--- Begin Document excerpt ---

The Board of Directors proposes that the Annual General Meeting resolve on a new long-term share savings programme (“the Programme” or “LTIP 2026”). The Programme is aimed at the Group management and will be implemented after the 2026 Annual General Meeting.

For several years, the Annual General Meeting has resolved to introduce long-term share savings programmes. The three most recent programmes are LTIP 2022, 2024 and 2025, of which LTIP 2024 and 2025 are still outstanding. The programmes have been similar, with performance conditions linked to the total shareholder return on the Company’s shares and to return on capital employed (ROCE). LTIP 2024 and 2025 also include a performance condition linked to the Group’s climate benefit. The programmes have been aimed at Group Management and, every third year, at a slightly broader circle.

The Board of Directors considers the programme to be appropriately designed, and proposes that the 2026 Annual General Meeting adopt a long-term share savings programme with substantially the same conditions as earlier programmes. LTIP 2026 has performance conditions linked to the total return on the Company’s shares and to ROCE, as described below, and includes Group Management.

The overall purpose of the Programme is to maintain a strong alignment of interests between key individuals within the Group and the shareholders and to continue fostering a long-term commitment to Holmen. The Programme is intended to attract and retain employees who are critical to Holmen’s ongoing success. It should be achievable, easy to understand, cost-effective to administer, and simple to communicate.

A. Implementation of a long term share savings programme

The Board of Directors proposes that the Programme be implemented in accordance with the main terms set out below.

  1. The Programme is directed at Group Management, which is divided into the following three categories: the CEO of Holmen (“Group 1”), the Deputy CEO of Holmen (“Group 2”), and the other members of Group Management (“Group 3”). The participants in Groups 1–3 are collectively referred to as the “Participants”.

--- End Document excerpt ---
--- Begin Data shown ---

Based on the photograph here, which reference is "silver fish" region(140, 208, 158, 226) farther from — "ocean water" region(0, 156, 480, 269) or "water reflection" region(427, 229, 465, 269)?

--- End Data shown ---

Complete the following:
a) Update the share savings programme proposal by reproducing it starting with "The overall purpose" and going on through "set out below.", replacing "Holmen" with "the Company".
b) According to the share savings programme proposal, which of the earlier programmes are still outstanding?
Rely only on the share savings programme proposal for your answers.

Full answers:
a)
The overall purpose of the Programme is to maintain a strong alignment of interests between key individuals within the Group and the shareholders and to continue fostering a long-term commitment to the Company. The Programme is intended to attract and retain employees who are critical to the Company’s ongoing success. It should be achievable, easy to understand, cost-effective to administer, and simple to communicate.

A. Implementation of a long term share savings programme

The Board of Directors proposes that the Programme be implemented in accordance with the main terms set out below.

b) LTIP 2024 and 2025.